··· Recorded data

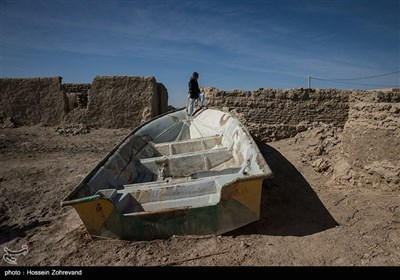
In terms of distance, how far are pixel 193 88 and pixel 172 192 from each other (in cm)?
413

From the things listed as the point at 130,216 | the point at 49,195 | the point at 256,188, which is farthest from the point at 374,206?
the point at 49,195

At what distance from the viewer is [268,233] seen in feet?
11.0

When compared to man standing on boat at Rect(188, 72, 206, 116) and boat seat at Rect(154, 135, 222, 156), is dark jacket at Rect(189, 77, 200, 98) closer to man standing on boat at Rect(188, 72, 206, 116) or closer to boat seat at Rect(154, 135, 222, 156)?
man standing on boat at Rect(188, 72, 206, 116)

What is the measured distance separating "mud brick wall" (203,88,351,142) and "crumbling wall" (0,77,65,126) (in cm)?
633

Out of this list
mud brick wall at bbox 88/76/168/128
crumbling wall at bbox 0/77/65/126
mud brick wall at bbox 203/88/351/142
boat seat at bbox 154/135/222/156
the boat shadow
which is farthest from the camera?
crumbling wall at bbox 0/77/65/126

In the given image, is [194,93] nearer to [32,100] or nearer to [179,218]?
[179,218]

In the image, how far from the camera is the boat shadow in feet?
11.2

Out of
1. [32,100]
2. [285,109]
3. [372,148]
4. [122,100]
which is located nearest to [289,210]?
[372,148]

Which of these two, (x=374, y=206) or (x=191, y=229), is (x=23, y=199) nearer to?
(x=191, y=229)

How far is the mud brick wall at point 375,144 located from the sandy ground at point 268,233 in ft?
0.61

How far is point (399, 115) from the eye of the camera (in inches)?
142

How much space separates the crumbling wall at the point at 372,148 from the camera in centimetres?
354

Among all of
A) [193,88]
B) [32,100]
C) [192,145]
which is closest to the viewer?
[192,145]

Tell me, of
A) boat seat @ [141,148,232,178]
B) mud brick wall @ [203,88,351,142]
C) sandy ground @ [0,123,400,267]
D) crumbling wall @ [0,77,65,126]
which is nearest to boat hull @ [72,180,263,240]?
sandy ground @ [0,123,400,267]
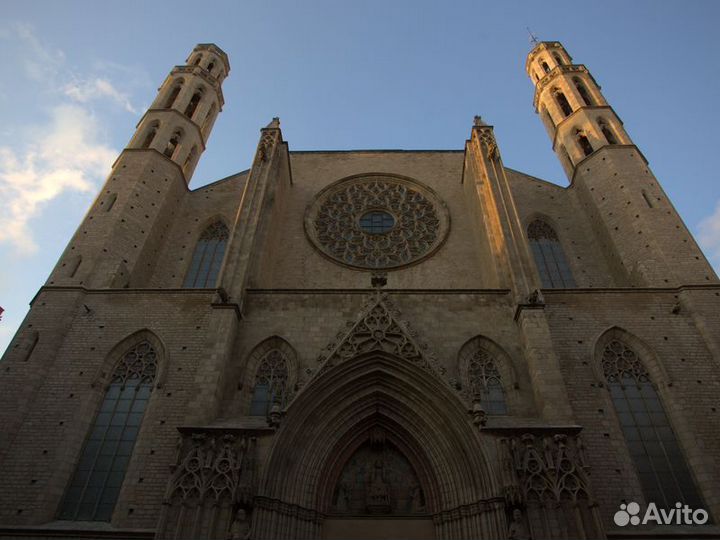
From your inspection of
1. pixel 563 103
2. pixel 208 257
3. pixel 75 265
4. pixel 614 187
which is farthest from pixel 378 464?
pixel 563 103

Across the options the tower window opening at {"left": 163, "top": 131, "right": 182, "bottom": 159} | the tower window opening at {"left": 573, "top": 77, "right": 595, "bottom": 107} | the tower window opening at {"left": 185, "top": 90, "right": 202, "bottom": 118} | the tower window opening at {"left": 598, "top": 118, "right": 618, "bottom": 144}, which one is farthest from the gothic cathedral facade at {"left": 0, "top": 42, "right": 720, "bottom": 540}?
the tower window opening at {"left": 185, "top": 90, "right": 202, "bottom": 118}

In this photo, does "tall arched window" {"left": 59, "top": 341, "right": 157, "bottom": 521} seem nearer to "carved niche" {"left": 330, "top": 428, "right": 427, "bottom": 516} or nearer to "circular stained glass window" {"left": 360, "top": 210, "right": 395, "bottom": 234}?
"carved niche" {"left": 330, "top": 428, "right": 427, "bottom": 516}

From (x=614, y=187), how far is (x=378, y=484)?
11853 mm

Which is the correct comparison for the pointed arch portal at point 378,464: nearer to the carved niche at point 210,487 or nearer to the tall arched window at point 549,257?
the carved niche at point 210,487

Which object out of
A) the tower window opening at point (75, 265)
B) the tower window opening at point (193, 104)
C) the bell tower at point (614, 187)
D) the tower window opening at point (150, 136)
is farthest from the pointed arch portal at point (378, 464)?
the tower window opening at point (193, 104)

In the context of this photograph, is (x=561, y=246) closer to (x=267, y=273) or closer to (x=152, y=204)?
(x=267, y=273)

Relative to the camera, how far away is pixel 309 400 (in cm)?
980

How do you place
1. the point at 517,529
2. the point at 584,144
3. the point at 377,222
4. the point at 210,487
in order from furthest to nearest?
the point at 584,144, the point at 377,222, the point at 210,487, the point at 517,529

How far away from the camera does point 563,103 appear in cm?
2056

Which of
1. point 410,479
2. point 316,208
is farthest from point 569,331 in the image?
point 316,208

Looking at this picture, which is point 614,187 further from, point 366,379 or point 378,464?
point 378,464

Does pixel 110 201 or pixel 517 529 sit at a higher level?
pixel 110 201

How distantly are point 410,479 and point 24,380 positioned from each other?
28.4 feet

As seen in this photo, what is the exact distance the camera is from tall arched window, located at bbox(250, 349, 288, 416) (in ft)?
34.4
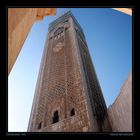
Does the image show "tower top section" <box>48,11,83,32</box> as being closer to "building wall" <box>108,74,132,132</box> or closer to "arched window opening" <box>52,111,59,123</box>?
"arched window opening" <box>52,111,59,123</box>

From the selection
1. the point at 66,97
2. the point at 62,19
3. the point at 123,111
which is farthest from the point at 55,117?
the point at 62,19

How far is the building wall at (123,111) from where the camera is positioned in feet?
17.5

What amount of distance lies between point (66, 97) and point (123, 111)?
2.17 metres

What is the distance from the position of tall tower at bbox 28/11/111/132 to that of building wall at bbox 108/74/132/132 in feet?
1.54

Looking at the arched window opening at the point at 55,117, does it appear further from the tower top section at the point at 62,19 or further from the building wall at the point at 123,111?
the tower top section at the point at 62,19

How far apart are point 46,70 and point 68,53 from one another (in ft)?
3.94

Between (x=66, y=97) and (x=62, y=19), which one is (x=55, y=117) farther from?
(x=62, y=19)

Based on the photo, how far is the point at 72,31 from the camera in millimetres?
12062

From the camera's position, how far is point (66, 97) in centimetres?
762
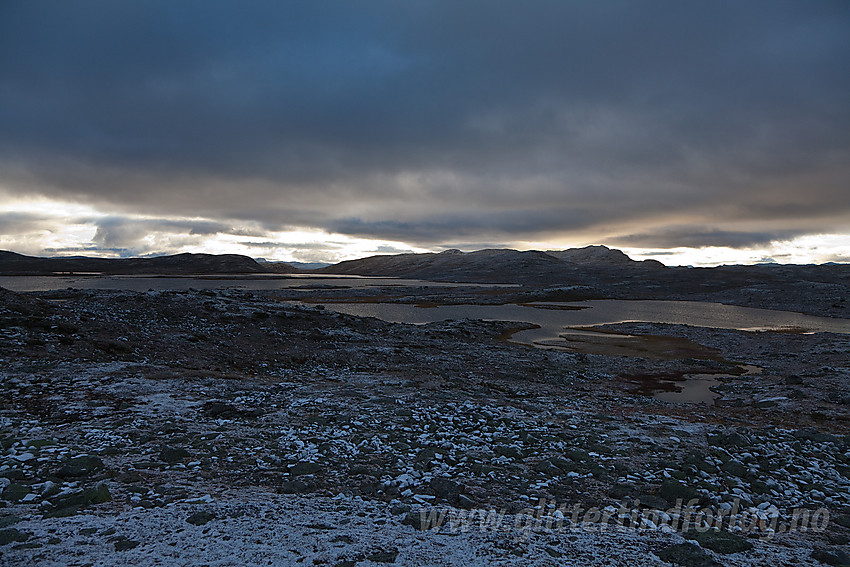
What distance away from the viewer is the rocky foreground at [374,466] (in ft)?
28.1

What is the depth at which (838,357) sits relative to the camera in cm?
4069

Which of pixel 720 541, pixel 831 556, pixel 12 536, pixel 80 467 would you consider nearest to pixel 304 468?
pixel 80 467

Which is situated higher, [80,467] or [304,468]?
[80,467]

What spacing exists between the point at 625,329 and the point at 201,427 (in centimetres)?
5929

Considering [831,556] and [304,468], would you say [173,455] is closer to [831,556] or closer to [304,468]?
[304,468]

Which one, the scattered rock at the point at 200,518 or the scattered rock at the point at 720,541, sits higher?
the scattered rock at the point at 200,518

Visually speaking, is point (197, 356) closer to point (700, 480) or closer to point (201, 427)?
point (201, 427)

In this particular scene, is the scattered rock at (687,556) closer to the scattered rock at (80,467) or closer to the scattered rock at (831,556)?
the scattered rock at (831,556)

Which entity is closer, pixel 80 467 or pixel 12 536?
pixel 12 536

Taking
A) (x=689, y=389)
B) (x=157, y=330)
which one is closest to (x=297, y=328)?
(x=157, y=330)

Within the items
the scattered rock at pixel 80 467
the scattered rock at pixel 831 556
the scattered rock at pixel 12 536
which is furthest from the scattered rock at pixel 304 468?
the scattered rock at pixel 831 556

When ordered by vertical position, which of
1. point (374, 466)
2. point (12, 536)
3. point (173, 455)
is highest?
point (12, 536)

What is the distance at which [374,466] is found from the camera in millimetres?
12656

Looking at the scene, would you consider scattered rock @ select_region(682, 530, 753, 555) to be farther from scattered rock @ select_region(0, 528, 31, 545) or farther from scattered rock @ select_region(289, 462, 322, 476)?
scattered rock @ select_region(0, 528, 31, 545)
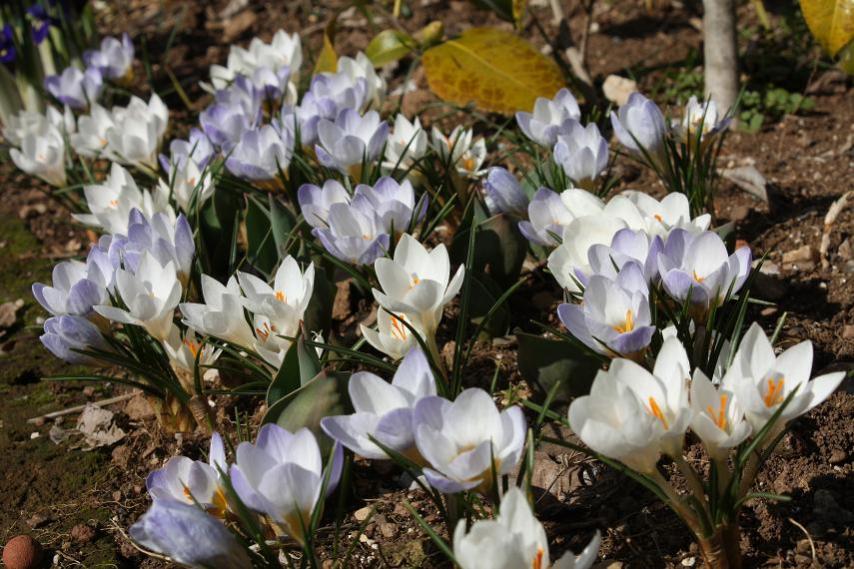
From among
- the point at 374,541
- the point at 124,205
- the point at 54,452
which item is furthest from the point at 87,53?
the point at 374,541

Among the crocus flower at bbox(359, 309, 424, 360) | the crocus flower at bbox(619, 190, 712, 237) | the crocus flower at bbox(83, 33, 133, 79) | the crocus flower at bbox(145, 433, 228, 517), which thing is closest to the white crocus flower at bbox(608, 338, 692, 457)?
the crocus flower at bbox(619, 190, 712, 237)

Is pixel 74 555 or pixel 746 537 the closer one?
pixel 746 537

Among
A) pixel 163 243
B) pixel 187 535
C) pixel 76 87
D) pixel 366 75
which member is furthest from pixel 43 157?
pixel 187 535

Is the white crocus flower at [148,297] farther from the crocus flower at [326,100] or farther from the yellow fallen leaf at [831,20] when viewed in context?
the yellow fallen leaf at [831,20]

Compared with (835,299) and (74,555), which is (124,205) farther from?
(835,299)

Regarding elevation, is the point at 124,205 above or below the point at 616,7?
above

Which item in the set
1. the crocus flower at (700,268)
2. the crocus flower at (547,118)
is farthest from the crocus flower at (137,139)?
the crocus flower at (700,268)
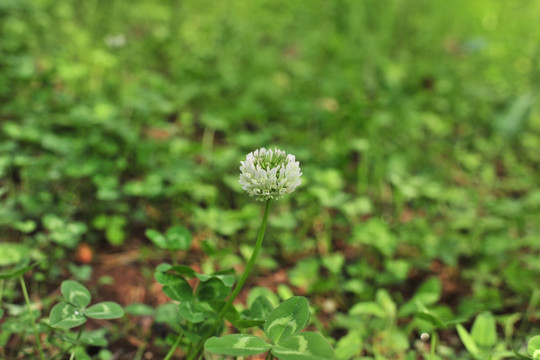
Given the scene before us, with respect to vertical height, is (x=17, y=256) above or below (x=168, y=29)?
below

······

From the line containing "Is the white" through the last line of the records, both included, output those lines exactly and nothing else; skip the pictures.

# Answer to the exercise:
Is the white crocus flower at [148,297] farther from the crocus flower at [326,100] or farther from the yellow fallen leaf at [831,20] when viewed in context?
the yellow fallen leaf at [831,20]

Compared with (835,299) and (74,555), which is (124,205) farther from?
(835,299)

Regarding elevation, is the point at 124,205 above or below the point at 616,7?
above

Which item in the set
1. the crocus flower at (700,268)
2. the crocus flower at (547,118)
is farthest from the crocus flower at (137,139)?
the crocus flower at (700,268)
Given the scene before us, with respect to vertical height, is (x=17, y=256) above or below (x=168, y=29)?
below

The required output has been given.